Maclehose Press, £20

In Spain the years 1936 to1939 are as memorable as 1939 to1945 are for people in the UK. We look back at the end of WWII with a sense of pride and optimism, despite the obvious evils inextricable from that period. The end of the Spanish Civil War, however, is marked more with a sense of extinguished hope. After all, the wrong side won. It was eighty years ago this past January when Republican fighters started fleeing to France in what is known in Spain as The Retreat. General Franco’s rule over Spain lasted until the dictator’s death in 1975.

The Spanish Civil War has always been a rich source for literature, partly because so many writers – George Orwell, Laurie Lee, Andre Malraux – took up arms in the fight against fascism. We tend to remember those who served on the Republican side, probably because their morals don’t outrage our own too much. In this brave political and family history, however, Javier Cercas unearths the life of his great uncle, Manuel Mena, who died fighting for the Falangist and Francoist cause, and whom, for many years, was “the official hero” of his family.

We learn early on that Cercas has long wanted to write about Mena. He put off the task because “telling his story would not only mean taking on his political past but also the political past of my whole family, which was the past that most embarrassed me.” Instead, for years Cercas accumulated as much information about Mena as possible. There is very little hard evidence about Mena’s life, so Cercas relied on testimony from his elderly friends and family in the village of Ibahernando, in the Caceres region, near the Portuguese border. As such, this book is as much about the Cercas’ search for Mena as it is about Mena himself.

Indeed, one of the strengths of Lord of All the Dead is the breadth of its subject matter. We learn enough about Mena to know the bare outline of his life and why he decided to fight for The Falange. But, more interestingly, we also discover the truth about why other Spaniards joined one side or another. For instance, in the early days of The Falange, before it fully embraced fascism, it exhibited some of the same ideals as the revolutionary left. It was anti-capitalist and favoured an economy run not on class lines, but on syndicalism. This in part explains why some fighters could be socialists one day, Falangists the next.

Men – it’s more often than not men – go to war for many reasons. It is easy to think that because the 1930s was such an idealistic period, everyone who took up arms did so with a firm belief in a cause. Some, however, were simply afraid of the political chaos of the time. Cercas’ cousin, Alejandro, says their respective grandfathers - who both fought on the Falangist side - were “traumatised by fear, disorder, and by the impossibility of co-existing in peace…neither of them went to war out of political passion, because they wanted to change the world or bring about a national-syndicalist revolution. They went to war because they felt it was their obligation, because they didn’t see any other way out.”
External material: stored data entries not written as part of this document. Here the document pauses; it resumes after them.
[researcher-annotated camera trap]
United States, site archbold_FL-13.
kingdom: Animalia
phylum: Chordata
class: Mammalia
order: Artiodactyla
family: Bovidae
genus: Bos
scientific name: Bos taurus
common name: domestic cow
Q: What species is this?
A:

In this way, Cercas’ book consistently examines why someone might act against their own interests, and a superb companion piece to Cercas’ novel The Soldiers of Salamis, in which a Republican soldier saves the life of a Falangist leader. Both books also explore the question all books about war must: what makes a hero? The phrase Lord of All the Dead is taken from the only passage in The Odyssey that features Achilles. In The Iliad, Achilles represents the perfect immortal hero: someone who has died for their ideals and whose beautiful death secures them a place in immortal memory.

Franco’s propaganda instilled in its young lieutenants like Manuel Mena the illusion of “epic fame” attributed to heroes. Mena’s death, however, was far from beautiful, and he might not have even died for his ideals, as the Cercas family thought for years. Nevertheless, in this elegant and penetrating narrative Cercas shows us how important it is that Mena’s life is not forgotten.